Sa mère et son petit frère sont venus le soutenir à la barre. Sa mère, jean slim, chemisier décolleté, veste claire, accompagnée d'une traductrice qui ne lui a finalement presque pas servi, car cette mère Kurde, a appris le français pour ses enfants à son arrivée en France il y a plus de trente ans. La mère Polat a refusé de dire que son fils l'aurait traitée de mécréante, même si ce mot a été retranscrit par les policiers sur une écoute téléphonique. Elle concède juste qu'elle n'était pas d'accord avec sa conversion à l'islam, encore moins à l'islam radical, elle qui est une Kurde Alevi croit "au Bon Dieu mais pas aux religions". La mère envoie un baiser à son fils, à travers le masque, et elle résume sa pensée de mère aimante : au parloir, "il m'a regardée droit dans les yeux : maman j'ai rien fait". Elle affirme qu'elle l'a cru.
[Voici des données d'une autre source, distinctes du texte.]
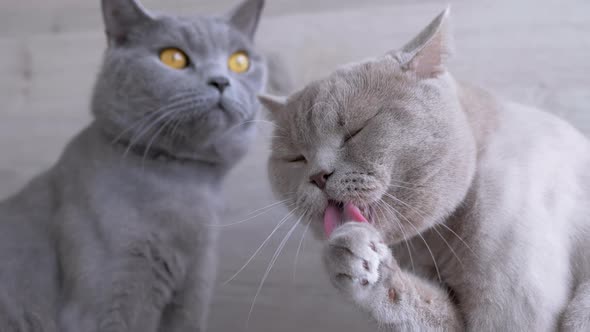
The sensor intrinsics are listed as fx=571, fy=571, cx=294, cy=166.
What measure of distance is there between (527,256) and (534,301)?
59 millimetres

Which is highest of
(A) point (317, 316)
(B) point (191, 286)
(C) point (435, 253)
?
(C) point (435, 253)

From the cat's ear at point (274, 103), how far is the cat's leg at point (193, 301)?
33 cm

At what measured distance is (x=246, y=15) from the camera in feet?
4.40

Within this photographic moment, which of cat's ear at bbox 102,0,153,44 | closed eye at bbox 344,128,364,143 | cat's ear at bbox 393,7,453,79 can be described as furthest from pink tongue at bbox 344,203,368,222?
cat's ear at bbox 102,0,153,44

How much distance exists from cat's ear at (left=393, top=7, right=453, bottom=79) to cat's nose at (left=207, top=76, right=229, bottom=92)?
1.40 ft

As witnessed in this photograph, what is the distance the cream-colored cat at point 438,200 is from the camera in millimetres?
764

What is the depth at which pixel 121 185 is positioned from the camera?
1.19m

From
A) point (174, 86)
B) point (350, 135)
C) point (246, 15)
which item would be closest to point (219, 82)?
point (174, 86)

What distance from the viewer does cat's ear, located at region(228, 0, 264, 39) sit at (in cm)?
133

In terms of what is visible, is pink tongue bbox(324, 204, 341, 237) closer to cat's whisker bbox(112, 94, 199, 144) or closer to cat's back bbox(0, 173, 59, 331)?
cat's whisker bbox(112, 94, 199, 144)

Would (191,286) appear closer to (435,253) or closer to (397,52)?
(435,253)

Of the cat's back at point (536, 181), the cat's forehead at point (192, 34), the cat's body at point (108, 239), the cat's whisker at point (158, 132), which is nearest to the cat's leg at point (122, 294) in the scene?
the cat's body at point (108, 239)

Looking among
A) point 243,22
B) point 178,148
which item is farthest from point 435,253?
point 243,22

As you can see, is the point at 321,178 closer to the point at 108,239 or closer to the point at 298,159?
the point at 298,159
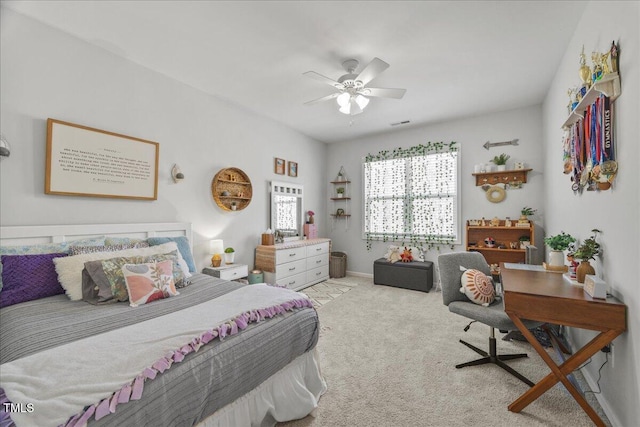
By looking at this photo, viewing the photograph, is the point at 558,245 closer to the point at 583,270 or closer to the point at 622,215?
the point at 583,270

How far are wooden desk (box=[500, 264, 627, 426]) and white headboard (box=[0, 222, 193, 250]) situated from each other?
3.20 meters

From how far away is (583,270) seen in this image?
6.04 ft

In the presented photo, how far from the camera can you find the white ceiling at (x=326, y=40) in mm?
2102

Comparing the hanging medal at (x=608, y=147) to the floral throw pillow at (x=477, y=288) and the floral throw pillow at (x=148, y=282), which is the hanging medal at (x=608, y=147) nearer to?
the floral throw pillow at (x=477, y=288)

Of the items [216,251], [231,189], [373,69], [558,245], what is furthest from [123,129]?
[558,245]

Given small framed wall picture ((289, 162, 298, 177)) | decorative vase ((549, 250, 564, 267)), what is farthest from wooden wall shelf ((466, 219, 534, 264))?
small framed wall picture ((289, 162, 298, 177))

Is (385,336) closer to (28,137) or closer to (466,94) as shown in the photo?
(466,94)

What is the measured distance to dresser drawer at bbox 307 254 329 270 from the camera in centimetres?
470

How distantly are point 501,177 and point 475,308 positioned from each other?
9.34 feet

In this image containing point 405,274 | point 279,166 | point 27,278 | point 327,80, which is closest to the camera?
point 27,278

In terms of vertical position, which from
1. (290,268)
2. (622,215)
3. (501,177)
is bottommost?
(290,268)

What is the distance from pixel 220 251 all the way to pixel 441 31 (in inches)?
131

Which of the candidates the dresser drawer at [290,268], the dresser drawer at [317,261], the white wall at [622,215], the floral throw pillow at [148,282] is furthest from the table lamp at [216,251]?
the white wall at [622,215]

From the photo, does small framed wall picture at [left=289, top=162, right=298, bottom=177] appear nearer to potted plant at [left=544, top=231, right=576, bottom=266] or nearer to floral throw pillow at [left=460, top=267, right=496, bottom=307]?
floral throw pillow at [left=460, top=267, right=496, bottom=307]
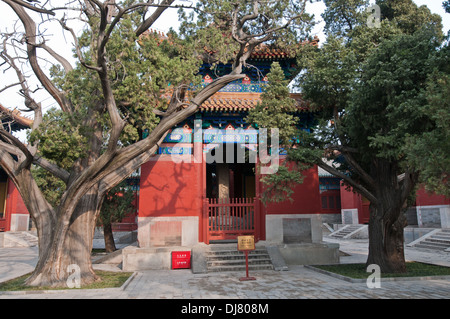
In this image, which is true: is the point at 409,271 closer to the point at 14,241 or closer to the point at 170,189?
the point at 170,189

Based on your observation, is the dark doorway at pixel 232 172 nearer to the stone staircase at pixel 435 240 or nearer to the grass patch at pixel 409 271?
the grass patch at pixel 409 271

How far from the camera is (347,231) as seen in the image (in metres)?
23.4

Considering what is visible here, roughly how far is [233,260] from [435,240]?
11237 millimetres

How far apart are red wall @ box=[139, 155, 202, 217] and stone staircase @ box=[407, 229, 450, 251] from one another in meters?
11.3

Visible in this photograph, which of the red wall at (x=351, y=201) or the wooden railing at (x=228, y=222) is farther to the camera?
the red wall at (x=351, y=201)

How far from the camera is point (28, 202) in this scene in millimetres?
7746

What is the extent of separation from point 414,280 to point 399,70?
4828 millimetres

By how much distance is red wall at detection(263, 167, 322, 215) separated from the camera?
36.8 ft

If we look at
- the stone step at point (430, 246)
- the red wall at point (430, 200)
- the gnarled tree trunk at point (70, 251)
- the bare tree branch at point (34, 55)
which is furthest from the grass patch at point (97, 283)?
the red wall at point (430, 200)

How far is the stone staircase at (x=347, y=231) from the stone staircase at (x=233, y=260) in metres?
14.0

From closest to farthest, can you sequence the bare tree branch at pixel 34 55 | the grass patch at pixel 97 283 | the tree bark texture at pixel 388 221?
the grass patch at pixel 97 283 → the bare tree branch at pixel 34 55 → the tree bark texture at pixel 388 221

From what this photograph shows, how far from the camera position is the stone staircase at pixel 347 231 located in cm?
2230

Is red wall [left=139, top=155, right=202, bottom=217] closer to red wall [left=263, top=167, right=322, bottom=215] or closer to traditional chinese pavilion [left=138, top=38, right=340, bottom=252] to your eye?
traditional chinese pavilion [left=138, top=38, right=340, bottom=252]

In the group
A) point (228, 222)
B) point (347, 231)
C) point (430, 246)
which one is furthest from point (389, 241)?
point (347, 231)
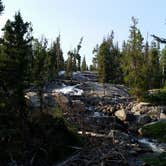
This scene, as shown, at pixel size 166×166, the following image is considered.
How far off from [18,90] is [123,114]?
1925 centimetres

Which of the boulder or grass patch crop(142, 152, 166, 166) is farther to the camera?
the boulder

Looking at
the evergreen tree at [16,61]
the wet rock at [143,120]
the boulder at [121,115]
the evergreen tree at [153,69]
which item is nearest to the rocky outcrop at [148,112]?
the wet rock at [143,120]

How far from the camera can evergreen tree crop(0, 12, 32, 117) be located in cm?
2430

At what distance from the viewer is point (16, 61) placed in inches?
992

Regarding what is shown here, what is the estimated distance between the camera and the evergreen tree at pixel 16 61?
24297mm

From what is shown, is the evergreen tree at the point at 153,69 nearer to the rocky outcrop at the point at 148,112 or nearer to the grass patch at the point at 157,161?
the rocky outcrop at the point at 148,112

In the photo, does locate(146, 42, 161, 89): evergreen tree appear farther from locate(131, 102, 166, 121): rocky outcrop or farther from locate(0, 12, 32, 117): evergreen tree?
locate(0, 12, 32, 117): evergreen tree

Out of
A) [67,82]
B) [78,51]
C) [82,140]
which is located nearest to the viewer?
[82,140]

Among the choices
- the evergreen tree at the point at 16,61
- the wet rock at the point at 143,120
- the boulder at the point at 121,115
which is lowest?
the wet rock at the point at 143,120

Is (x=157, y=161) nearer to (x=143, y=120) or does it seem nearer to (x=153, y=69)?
(x=143, y=120)

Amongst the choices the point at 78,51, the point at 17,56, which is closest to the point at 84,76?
the point at 78,51

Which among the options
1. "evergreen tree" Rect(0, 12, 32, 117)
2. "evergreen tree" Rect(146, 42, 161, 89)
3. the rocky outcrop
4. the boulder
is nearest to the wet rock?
the rocky outcrop

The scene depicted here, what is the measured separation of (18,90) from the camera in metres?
25.0

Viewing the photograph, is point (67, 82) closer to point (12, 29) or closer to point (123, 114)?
point (123, 114)
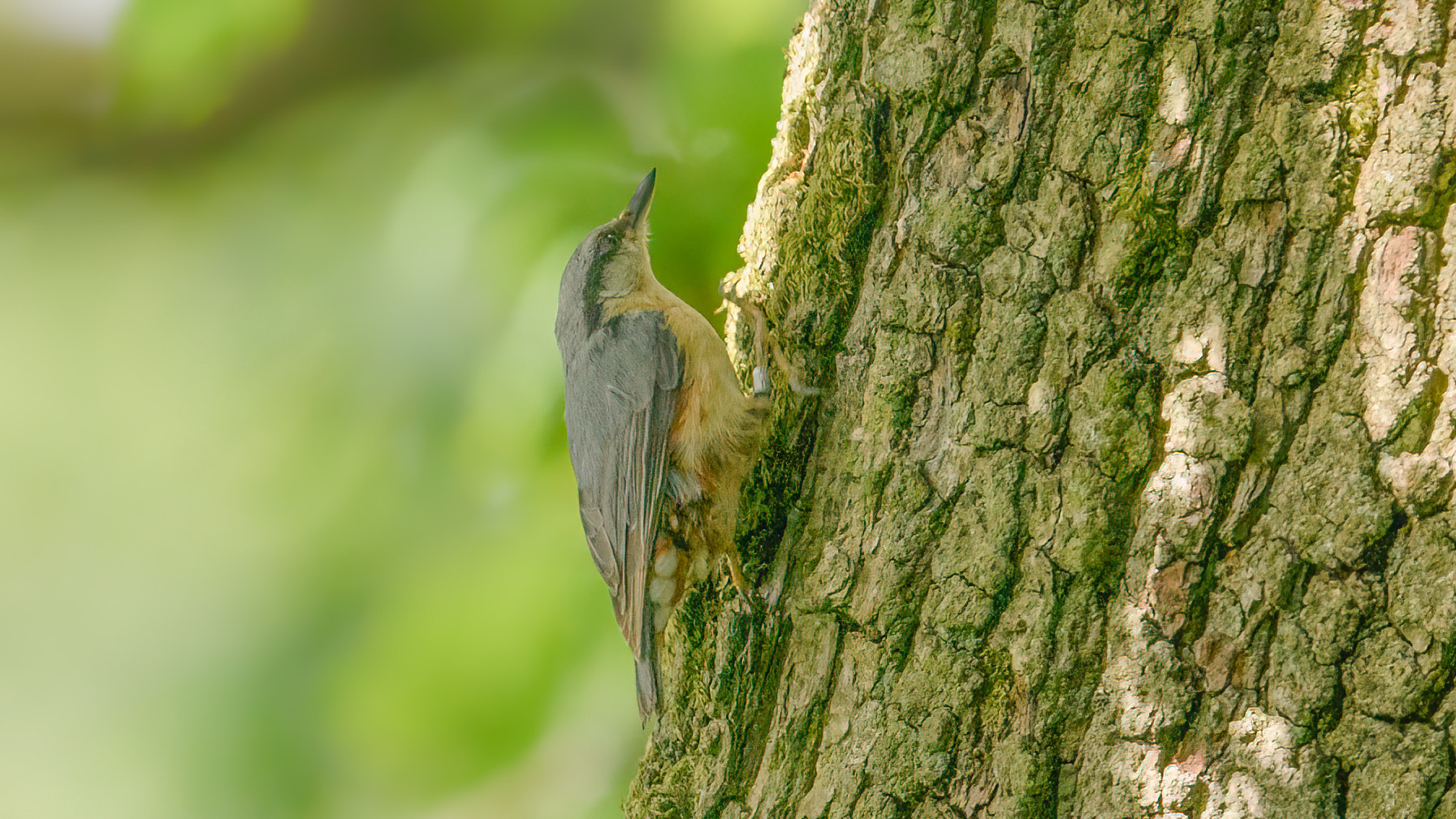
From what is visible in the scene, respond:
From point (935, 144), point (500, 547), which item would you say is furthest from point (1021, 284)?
point (500, 547)

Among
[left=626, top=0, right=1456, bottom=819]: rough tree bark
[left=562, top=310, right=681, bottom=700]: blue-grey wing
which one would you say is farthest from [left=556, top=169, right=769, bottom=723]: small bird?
[left=626, top=0, right=1456, bottom=819]: rough tree bark

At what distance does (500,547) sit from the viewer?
6.53ft

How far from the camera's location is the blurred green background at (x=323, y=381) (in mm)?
1945

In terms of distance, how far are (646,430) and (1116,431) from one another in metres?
1.14

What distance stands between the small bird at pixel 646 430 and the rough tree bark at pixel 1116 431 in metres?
0.27

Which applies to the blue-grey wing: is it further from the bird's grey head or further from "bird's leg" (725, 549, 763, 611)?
"bird's leg" (725, 549, 763, 611)

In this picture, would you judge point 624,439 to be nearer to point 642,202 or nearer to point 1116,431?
point 642,202

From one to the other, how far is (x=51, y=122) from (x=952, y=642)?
7.91ft

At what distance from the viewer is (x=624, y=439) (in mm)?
2117

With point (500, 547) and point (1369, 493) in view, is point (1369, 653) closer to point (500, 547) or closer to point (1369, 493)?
point (1369, 493)

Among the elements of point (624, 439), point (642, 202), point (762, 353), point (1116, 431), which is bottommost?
point (1116, 431)

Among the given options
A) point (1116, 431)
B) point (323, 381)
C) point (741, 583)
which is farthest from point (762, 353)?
point (323, 381)

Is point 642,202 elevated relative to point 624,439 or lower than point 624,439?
elevated

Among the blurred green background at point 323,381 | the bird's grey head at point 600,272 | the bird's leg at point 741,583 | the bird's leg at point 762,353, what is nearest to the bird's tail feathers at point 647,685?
the blurred green background at point 323,381
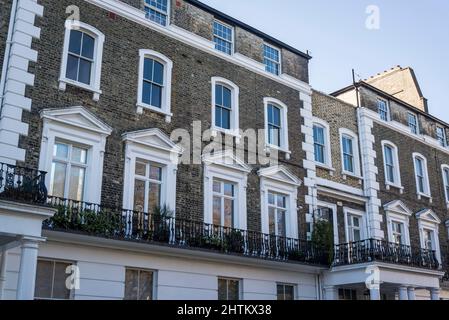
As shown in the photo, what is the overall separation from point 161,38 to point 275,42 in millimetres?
5605

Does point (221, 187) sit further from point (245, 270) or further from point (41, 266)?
point (41, 266)

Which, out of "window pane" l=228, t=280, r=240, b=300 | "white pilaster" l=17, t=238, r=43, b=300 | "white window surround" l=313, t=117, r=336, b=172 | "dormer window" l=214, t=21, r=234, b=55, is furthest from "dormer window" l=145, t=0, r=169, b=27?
"white pilaster" l=17, t=238, r=43, b=300

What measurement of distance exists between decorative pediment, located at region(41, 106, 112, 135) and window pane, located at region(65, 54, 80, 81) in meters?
1.12

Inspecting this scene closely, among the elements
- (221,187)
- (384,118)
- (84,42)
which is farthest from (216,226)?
(384,118)

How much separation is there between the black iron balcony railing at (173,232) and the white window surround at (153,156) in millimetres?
691

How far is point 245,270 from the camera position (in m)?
17.0

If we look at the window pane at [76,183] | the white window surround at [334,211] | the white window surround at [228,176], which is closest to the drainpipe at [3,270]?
the window pane at [76,183]

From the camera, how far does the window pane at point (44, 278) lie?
12.8 metres

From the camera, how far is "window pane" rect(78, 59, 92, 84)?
15247 millimetres

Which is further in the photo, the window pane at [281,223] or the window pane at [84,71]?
the window pane at [281,223]

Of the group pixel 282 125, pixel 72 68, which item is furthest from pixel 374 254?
pixel 72 68

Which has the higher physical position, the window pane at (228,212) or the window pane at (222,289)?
the window pane at (228,212)

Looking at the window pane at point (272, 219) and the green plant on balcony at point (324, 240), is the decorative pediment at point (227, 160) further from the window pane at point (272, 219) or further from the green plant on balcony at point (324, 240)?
the green plant on balcony at point (324, 240)

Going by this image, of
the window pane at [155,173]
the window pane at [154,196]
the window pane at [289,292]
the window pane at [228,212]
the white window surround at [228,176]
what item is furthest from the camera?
the window pane at [289,292]
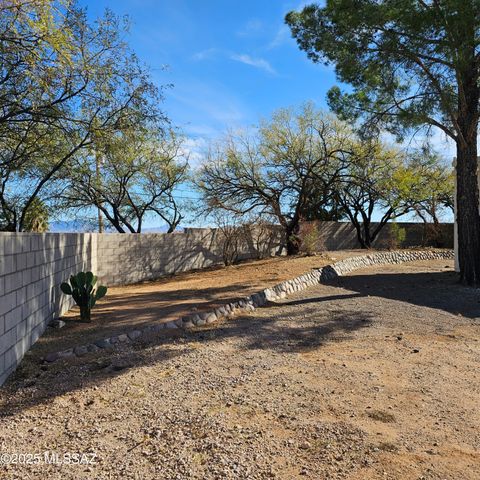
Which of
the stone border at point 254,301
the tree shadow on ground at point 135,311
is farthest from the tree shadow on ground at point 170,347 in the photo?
the tree shadow on ground at point 135,311

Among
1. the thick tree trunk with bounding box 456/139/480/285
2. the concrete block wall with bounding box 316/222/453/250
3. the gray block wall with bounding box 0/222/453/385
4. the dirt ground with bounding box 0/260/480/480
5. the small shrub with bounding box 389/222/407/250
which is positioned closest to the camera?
the dirt ground with bounding box 0/260/480/480

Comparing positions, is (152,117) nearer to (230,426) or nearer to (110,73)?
(110,73)

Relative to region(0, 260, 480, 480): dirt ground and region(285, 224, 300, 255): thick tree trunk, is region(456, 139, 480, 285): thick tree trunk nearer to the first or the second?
region(0, 260, 480, 480): dirt ground

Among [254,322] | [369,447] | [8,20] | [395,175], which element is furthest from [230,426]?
[395,175]

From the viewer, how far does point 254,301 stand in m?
8.02

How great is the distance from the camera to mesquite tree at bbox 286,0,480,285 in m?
8.46

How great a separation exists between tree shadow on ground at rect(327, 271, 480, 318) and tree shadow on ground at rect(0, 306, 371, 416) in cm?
210

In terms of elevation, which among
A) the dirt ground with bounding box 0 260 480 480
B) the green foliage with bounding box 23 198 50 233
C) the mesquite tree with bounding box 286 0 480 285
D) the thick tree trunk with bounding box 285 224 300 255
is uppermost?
the mesquite tree with bounding box 286 0 480 285

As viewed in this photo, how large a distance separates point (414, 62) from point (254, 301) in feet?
21.2

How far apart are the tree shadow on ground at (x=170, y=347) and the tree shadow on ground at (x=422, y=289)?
6.88 feet

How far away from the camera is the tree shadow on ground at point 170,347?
13.0 feet

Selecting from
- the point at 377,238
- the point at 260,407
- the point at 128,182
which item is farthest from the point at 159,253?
the point at 377,238

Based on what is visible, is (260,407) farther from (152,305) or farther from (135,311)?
(152,305)

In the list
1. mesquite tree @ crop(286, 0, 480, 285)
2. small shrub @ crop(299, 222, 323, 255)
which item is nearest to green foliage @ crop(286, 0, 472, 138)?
mesquite tree @ crop(286, 0, 480, 285)
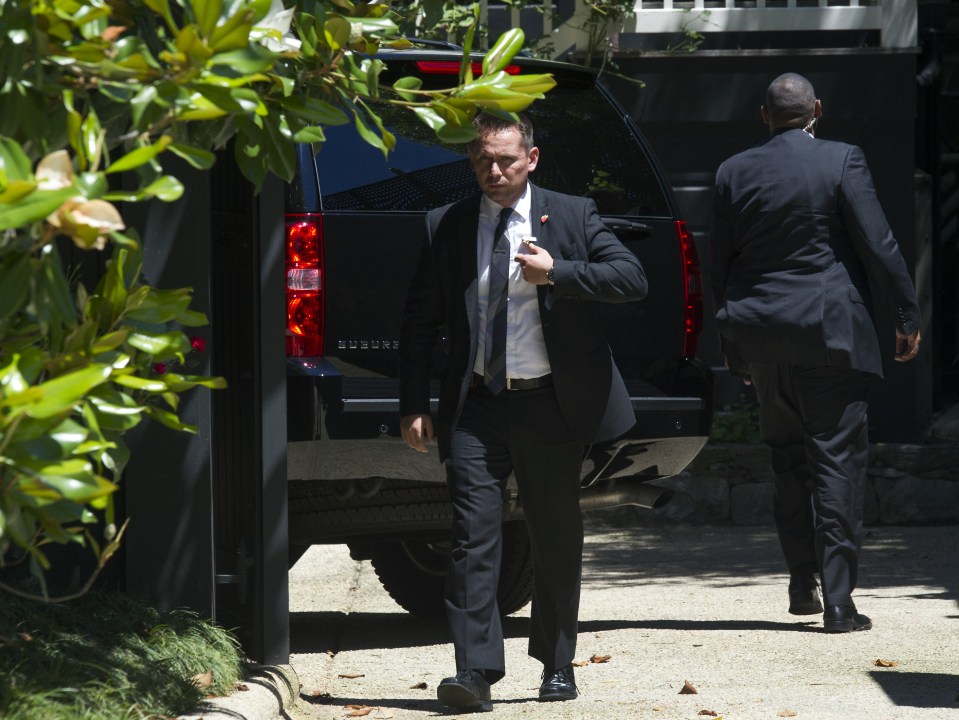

Le petit frère, lui, déclare à la barre : "Mon frère, il vend pas d'armes, sinon, il serait parti, il est pas teubé ! Mon frère, il faisait des escroqueries, il est pas radicalisé comme vous dites !" Demain, l'interrogatoire d'Ali Riza Polat se poursuivra et mettra peut-être en lumière un autre visage de l'accusé volubile, qui sera notamment questionné sur la téléphonie et ses lignes dédiées qui l'ont relié à Amedy Coulibaly jusqu'au 7 janvier 2015. "La vérité, elle est souterraine, mais on va tenter de faire sortir tout ce qui est souterrain" lance Polat, dans son flot de paroles, dont on ne sait lesquelles sonnent vrai ou faux.